▶ **WHAT YOU ARE ASKED TO DO**
Copy the records character for character, from their opening line through the line that contains "<instances>", including both of those lines.

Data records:
★ ★ ★

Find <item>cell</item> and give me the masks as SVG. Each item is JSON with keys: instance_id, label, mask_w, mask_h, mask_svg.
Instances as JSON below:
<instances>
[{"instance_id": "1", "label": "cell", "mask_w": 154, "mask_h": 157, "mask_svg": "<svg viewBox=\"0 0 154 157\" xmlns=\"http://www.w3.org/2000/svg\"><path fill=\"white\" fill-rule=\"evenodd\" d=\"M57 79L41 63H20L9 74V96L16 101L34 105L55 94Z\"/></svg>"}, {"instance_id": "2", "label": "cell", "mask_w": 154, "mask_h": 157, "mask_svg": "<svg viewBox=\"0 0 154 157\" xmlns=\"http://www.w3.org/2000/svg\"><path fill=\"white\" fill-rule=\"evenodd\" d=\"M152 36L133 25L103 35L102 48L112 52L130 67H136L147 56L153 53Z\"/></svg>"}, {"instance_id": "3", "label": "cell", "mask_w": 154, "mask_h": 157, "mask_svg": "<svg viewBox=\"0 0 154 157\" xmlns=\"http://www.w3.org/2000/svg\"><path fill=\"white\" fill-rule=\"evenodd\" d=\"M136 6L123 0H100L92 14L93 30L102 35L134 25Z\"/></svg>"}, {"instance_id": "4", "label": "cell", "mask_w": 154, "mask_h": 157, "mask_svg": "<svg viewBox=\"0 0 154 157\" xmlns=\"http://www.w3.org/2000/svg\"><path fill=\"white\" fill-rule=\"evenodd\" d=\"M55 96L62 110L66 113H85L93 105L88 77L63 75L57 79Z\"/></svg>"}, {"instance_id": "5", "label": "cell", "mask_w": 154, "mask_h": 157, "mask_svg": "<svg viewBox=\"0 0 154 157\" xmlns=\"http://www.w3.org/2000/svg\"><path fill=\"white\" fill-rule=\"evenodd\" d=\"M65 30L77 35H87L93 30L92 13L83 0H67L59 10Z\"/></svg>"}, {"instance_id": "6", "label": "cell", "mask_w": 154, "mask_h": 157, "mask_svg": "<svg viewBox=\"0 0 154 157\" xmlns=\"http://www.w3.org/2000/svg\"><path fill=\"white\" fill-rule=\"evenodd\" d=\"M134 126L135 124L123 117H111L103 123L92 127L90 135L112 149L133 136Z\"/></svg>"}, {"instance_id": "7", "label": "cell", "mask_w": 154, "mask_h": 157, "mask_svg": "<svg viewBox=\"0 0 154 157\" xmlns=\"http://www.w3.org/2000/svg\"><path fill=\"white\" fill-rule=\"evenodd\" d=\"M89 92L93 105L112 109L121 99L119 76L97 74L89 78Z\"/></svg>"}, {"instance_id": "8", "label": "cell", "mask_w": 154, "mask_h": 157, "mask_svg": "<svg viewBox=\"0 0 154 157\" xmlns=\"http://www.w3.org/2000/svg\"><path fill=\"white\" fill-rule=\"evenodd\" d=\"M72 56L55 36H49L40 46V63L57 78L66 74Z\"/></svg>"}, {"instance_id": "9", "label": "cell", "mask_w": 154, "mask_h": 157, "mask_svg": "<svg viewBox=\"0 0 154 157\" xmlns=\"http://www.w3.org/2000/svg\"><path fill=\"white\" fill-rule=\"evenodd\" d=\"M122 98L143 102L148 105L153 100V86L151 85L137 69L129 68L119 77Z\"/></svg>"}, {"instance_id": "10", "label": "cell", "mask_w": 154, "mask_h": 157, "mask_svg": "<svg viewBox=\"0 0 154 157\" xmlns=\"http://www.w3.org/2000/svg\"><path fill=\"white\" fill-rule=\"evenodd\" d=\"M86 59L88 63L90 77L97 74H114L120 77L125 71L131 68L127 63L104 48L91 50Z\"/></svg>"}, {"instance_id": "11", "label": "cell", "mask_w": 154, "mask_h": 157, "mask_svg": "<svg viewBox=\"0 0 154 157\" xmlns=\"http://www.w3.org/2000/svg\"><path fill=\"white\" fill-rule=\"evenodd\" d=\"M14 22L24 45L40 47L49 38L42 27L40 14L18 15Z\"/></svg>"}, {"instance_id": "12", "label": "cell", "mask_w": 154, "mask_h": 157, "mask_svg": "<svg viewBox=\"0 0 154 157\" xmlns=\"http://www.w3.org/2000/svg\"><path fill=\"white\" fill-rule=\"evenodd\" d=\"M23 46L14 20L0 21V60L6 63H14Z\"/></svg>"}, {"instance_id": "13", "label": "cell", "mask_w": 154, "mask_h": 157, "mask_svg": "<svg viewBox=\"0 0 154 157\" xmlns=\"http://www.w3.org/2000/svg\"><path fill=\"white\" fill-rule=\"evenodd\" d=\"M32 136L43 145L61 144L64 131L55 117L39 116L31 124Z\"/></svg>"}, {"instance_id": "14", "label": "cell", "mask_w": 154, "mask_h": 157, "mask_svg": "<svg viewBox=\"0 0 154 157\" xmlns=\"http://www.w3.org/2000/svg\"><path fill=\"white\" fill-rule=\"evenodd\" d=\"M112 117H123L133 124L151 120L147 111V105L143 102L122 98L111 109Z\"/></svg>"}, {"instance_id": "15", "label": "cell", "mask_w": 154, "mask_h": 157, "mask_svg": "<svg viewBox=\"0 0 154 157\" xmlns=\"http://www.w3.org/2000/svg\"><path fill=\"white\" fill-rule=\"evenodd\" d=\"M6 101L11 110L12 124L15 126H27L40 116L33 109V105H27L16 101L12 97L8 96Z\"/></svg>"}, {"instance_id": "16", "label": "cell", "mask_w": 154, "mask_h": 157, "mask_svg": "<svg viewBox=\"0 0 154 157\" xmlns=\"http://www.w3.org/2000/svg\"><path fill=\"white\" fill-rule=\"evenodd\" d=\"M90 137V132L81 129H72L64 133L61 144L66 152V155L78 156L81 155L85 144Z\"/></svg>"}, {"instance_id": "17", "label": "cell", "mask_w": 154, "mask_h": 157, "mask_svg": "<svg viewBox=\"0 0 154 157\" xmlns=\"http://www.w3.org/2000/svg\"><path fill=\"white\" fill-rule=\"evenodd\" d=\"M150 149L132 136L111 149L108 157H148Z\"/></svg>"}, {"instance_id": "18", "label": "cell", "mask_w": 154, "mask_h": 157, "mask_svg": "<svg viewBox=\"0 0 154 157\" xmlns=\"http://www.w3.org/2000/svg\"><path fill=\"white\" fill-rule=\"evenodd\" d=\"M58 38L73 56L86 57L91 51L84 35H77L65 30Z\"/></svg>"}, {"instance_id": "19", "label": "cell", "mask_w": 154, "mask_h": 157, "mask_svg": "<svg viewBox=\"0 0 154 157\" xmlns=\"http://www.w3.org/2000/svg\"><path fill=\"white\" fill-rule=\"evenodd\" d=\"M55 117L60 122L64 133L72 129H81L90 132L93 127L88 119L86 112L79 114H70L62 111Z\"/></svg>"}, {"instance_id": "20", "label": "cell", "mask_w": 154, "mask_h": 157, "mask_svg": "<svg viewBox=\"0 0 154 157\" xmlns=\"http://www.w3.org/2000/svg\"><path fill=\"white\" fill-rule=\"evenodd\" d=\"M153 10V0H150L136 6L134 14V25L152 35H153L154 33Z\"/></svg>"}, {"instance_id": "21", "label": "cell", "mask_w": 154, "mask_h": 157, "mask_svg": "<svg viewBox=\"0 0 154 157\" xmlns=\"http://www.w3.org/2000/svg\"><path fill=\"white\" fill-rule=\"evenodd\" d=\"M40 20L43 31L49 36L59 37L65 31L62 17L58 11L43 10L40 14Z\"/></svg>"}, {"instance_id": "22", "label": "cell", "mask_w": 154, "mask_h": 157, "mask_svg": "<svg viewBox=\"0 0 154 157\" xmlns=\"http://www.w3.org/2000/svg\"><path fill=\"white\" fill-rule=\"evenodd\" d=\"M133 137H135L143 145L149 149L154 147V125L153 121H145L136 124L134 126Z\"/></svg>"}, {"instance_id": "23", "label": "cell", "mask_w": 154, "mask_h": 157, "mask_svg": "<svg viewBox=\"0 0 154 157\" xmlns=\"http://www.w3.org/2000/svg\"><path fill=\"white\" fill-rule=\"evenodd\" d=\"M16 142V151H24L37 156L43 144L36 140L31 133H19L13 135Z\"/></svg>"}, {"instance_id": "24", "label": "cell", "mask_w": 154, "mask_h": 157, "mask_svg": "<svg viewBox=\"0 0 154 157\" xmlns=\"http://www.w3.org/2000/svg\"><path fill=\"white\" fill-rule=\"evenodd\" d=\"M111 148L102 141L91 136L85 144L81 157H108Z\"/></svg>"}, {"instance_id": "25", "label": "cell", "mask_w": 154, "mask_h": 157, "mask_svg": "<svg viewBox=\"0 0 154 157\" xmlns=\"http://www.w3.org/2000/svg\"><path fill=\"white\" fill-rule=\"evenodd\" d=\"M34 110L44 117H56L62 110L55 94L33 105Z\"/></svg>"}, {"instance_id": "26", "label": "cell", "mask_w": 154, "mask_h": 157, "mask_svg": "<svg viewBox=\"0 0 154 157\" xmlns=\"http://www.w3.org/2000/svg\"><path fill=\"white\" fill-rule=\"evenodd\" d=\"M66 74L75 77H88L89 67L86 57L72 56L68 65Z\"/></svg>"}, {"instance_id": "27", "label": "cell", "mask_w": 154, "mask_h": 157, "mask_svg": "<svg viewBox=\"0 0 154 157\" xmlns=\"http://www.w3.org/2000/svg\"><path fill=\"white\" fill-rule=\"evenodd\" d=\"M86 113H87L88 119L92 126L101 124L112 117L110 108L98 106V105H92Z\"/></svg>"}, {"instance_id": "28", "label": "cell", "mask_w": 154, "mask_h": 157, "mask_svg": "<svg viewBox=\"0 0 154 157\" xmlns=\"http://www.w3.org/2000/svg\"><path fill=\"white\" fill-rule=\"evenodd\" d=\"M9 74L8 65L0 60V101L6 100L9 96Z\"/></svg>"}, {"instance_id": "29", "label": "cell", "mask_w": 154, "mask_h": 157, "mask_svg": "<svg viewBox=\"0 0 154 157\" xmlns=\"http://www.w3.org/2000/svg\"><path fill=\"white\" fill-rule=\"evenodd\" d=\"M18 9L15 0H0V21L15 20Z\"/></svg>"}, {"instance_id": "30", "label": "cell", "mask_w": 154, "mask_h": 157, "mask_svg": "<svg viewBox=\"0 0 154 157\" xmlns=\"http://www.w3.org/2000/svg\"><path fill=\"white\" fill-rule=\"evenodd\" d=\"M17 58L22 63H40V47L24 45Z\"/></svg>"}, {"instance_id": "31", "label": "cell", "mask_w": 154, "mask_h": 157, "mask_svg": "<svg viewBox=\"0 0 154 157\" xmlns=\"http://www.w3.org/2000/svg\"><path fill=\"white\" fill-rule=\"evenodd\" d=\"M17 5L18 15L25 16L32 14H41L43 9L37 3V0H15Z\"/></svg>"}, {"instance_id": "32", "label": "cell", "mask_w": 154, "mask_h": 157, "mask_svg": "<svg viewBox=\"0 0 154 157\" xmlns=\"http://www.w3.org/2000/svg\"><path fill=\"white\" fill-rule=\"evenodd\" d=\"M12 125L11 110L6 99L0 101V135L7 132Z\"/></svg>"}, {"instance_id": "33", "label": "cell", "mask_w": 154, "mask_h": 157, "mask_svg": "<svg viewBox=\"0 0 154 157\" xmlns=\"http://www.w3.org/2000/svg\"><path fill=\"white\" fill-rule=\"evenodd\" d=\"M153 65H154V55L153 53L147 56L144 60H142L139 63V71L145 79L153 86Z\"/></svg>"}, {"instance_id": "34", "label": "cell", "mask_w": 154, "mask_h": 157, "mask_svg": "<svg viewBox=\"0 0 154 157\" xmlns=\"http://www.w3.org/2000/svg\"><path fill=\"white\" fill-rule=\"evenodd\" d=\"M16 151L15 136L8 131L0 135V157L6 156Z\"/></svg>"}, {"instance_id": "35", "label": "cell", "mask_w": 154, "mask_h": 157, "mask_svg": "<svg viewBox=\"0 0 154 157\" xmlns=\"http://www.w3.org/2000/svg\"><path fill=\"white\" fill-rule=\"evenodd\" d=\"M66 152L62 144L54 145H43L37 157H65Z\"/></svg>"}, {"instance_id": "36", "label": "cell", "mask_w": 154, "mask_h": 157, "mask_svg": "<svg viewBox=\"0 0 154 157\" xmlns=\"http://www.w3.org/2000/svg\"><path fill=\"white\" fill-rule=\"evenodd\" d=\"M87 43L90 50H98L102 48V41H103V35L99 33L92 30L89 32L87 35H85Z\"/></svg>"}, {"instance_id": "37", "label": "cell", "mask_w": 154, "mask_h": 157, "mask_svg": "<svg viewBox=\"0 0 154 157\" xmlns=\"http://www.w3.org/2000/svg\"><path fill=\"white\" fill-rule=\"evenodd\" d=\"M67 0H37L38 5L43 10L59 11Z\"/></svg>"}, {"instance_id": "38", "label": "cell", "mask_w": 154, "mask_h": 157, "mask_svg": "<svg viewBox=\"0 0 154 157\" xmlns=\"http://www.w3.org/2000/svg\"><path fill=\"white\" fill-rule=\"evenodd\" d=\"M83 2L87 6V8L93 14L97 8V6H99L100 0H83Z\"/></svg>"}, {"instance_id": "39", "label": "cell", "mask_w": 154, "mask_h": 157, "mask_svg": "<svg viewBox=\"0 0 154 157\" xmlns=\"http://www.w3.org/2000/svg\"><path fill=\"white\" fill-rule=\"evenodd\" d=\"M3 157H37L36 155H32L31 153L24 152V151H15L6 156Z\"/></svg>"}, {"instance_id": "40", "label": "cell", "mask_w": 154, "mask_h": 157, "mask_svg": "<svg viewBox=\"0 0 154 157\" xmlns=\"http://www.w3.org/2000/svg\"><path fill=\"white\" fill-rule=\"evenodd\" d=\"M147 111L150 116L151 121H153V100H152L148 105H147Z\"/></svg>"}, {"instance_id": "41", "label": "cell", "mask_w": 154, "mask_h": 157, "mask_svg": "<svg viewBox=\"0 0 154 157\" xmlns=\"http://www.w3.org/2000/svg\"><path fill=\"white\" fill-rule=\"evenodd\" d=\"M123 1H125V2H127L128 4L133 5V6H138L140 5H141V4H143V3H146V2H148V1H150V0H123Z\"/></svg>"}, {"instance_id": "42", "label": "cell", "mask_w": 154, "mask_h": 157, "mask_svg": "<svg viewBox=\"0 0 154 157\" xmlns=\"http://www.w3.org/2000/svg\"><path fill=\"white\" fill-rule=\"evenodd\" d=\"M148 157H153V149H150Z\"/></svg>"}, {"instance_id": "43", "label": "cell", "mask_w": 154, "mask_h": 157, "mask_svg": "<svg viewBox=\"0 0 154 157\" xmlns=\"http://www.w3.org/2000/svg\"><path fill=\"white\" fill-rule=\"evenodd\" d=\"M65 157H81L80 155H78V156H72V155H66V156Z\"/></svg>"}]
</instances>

★ ★ ★

▶ **FULL RESPONSE**
Find <item>cell</item> and give me the masks as SVG. Each item is JSON with keys: instance_id, label, mask_w, mask_h, mask_svg.
Instances as JSON below:
<instances>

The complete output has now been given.